Or Gallery is pleased to present Raymond Boisjoly, Jordy Hamilton, Laura Piasta: Studies in Decay, a group exhibition curated by Jonah Gray.
The dark overtones in both the subject matter and colour palette of the artworks in this exhibition are the effects of a kind of realism that is more concerned with conveying the realities of contemporary experience than with naturalistic depiction. However, the gloomy image of history these works register—one of violence and repetition with few prospects for change—never slips into pessimism. Instead, they draw their force from seeking to split the difference between affirming the possibilities of contemporary experience and calling attention to its frequently disastrous outcomes.

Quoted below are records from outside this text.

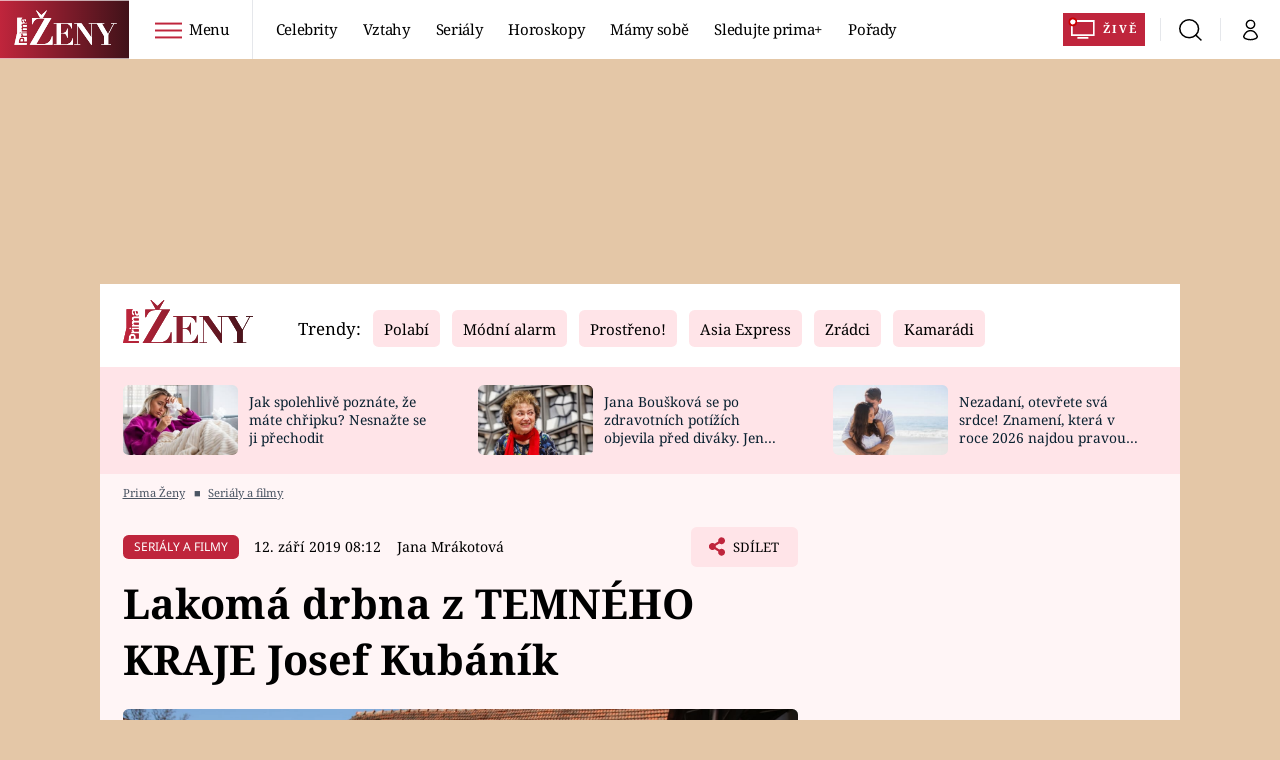

--- FILE ---
content_type: image/svg+xml
request_url: https://assets.zeny.iprima.cz/images/leo.dc338463.svg
body_size: 1612
content:
<svg xmlns="http://www.w3.org/2000/svg" width="43.368" height="40.104" viewBox="0 0 43.368 40.104">
  <g id="leo" transform="translate(0 0)">
    <g id="g9" transform="translate(0 0)">
      <g id="g7">
        <path id="use5" d="M961.722,328.513s-2.467-4.838-12.423-5.406a17.113,17.113,0,0,0-17.074,11.3c-1.616,4.555-5.791,21.542,16.035,22.687,0,0-8.167-1.9-11.668-9.114s-.193-11.206,1.616-11.581c0,0-2.934,9.023,1.712,13.674s7.772,5.122,15.092,6.459c0,0,4.93,1.236,2.838,6.647,0,0,4.463-5.031-1.424-8.551s-11.856-1.13-11.764-14.332c0,0-.755,10.547,10.244,11.678,0,0-4.6-1.645-3.655-5.146,0,0-5.887-3.968-4.03-9.658,0,0-.471,7.118,7.868,9.869a13.005,13.005,0,0,0,5.122.568c3.222-.192,5.887,3.222.755,5.69a8.1,8.1,0,0,0,8.446-7.589,10.2,10.2,0,0,1-7.4.375c-3.7-1.428.38-5.031,3.9-4.935s5.781-.471,4.175,4.838c0,0,5.594-2.655,3.7-7.493a1.544,1.544,0,0,1,.1-2.184s-2.275.659-5.5-1.621S962.7,327,953.5,330.134a13.056,13.056,0,0,1-5.122,0c-2.746-.568-6.546-.289-6.926.284,0,0,2.28,3.9,7.493,2.467s13-4.184,16.41,2c0,0-5.5,1.428-8.167-2.943a10.982,10.982,0,0,0-6.358,1.621c-3.41,2-9.581.659-10.533-3.8,0,0,4.55-2.66,9.1-.476a15.317,15.317,0,0,1,9.956-.846s-6.926-2.751-9.388-1.525c-.014-.014,3.679-3.049,11.75,1.6Z" transform="translate(-930.811 -323.076)" fill="#bf253c"/>
      </g>
    </g>
    <path id="path825" d="M28.475,38.565a4.573,4.573,0,0,0-.9-3.347c-.877-1.058-1.858-1.444-5.533-2.176-6.1-1.214-8.568-2.415-11.758-5.712a8.653,8.653,0,0,1-2.471-4.285,22.219,22.219,0,0,1,.014-7.273c.156-.7.329-1.478.383-1.734.121-.566-.055-.584-.8-.083-1.542,1.039-2.28,2.846-2.261,5.538a8.182,8.182,0,0,0,.557,3.372A16.954,16.954,0,0,0,8.3,27.842a19.482,19.482,0,0,0,7.485,5.568c1.116.454,1.261.554.868.6a12.336,12.336,0,0,1-2.1-.218c-4.467-.751-7.492-2.127-9.844-4.479C1.046,25.655.059,20.126,1.849,13.319A17.053,17.053,0,0,1,6.142,5.651a16.227,16.227,0,0,1,4.917-3.672A13.647,13.647,0,0,1,17.428.427C22.862.205,27.665,1.609,30.38,4.212c.63.6,1.032,1.06.893,1.012s-.967-.4-1.838-.782a21.509,21.509,0,0,0-2.96-1.024c-2.332-.559-5.12-.362-6.115.433-.325.259-.322.264.088.144,1.159-.338,3.872.012,6.428.829l1.269.405L26.512,5.15A16.147,16.147,0,0,0,20.79,5.9c-1.231.41-1.286.414-2.14.146a10.655,10.655,0,0,0-7.638.5c-.608.249-.707.354-.619.657.646,2.212,2.729,3.854,5.524,4.354a8.307,8.307,0,0,0,5.493-1.006,11.57,11.57,0,0,1,4.957-1.371c.887,0,.951.034,1.381.656,1.064,1.539,3.092,2.415,5.64,2.436a8.492,8.492,0,0,0,1.9-.116c.294-.181.021-.648-1.024-1.753-2.6-2.748-6.421-2.937-14.218-.7-3.452.989-5.6.669-7.519-1.122-.53-.494-.913-.951-.851-1.014.47-.478,4.41-.564,7.088-.155a12.321,12.321,0,0,0,5.881-.389,10.39,10.39,0,0,1,3.833-.456c2.077-.008,2.486.038,3.323.373a14.8,14.8,0,0,1,4.521,3.131,27.106,27.106,0,0,0,2.518,2.083A8.755,8.755,0,0,0,42.8,13.569l.783,0-.085.758a1.658,1.658,0,0,0,.22,1.224,3.946,3.946,0,0,1,.381,1.761,3.6,3.6,0,0,1-.343,2.209,7.583,7.583,0,0,1-.965,1.536,7.649,7.649,0,0,1-2.307,1.775,4.954,4.954,0,0,1,.125-1.278c.254-1.479.078-2.314-.591-2.81-.437-.325-.7-.355-3.129-.355-2.5,0-2.7.025-3.59.44-2.345,1.1-3.325,2.814-2.207,3.858,1.18,1.1,4.785,1.466,7.113.718a4.074,4.074,0,0,1,1.17-.274,10.049,10.049,0,0,1-.959,3.1,7.881,7.881,0,0,1-3,3.112,8.994,8.994,0,0,1-3.262.97H31.56l.666-.482c1.944-1.408,2.28-2.909.925-4.134-.875-.791-1.406-.924-4.077-1.024a11.778,11.778,0,0,1-5.918-1.42,9.1,9.1,0,0,1-2.8-1.982,9.8,9.8,0,0,1-2.954-6.25c0-1.22-.361-.4-.46,1.044-.168,2.456.834,4.679,3.114,6.9,1.069,1.043,1.134,1.15,1.088,1.787-.1,1.33.887,2.737,2.789,3.992.493.325-.786.086-2.156-.4a9.532,9.532,0,0,1-5.033-3.792,11.715,11.715,0,0,1-1.713-4.388c-.344-1.629-.424-1.119-.159,1.019.382,3.085,1.085,4.833,2.517,6.265,1.058,1.059,2.083,1.591,5.17,2.688,3.649,1.3,5.721,2.674,6.494,4.318a5.342,5.342,0,0,1,.007,3.844c-.521,1.329-.725,1.419-.587.26Z" transform="translate(-0.899 -0.247)" fill="#bf253c"/>
  </g>
</svg>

Vancouver-based artist Raymond Boisjoly’s recent series of images, collectively titled The Writing Lesson, uses visual conventions associated with black metal music to create logos for indigenous place names such as Chilliwack, Massett and Nanaimo. Boisjoly lays out these Anglicized words with dripping, thorny embellishments and what he calls a “forced symmetry.” Like the band wordmarks to which they refer, Boisjoly’s decrepit tangles of letters often verge on illegibility. This iteration of Boisjoly’s ongoing project will be the largest yet, printed on a tarp, and taking its shape from the name Spuzzum, an unincorporated settlement north of Hope, BC.
Jordy Hamilton, an Ontario-born Vancouver-based artist, will exhibit a collection of appropriated images, including a video and a series of 4 x 6 inch photographic prints. These documents record instances of an event held at the artist’s family home in conjunction with an annual barbecue and trap shooting competition. Each year, the assembled picnickers would take aim at a beat up old motorcycle, propped in a field with its motor running, and shoot it until it burst into flames. The photographs are vintage prints that sequentially depict a motorcycle catching fire; the videos are digital transfers from cassette that reveal the degraded image quality of the originals.
Laura Piasta is a Vancouver-born artist currently based in Umeå, Sweden. Her sculpture, Crystallized Jean Jacket, consists of a denim jacket, hardened from having been soaked in saltwater and hung to dry, a process that leaves a delicate crystalline patterning all over the fabric. Pinned to the wall, the jacket’s slumping shape has a pathetic anthropomorphism, but also evokes the conspicuous absence of the body or bodies it might formerly have clothed.
Walter Benjamin held that the world continually tends towards decay. In the spirit of his inquiry into this process, each of these works offers a meditation on decay, while simultaneously seeking to uncover the transformative potential hidden within the patterns of everyday life.
This exhibition was made possible through support from the Killy Foundation and the Audain Endowment for Curatorial Studies through the Department of Art History, Visual Art and Theory in collaboration with the Morris and Helen Belkin Art Gallery at The University of British Columbia.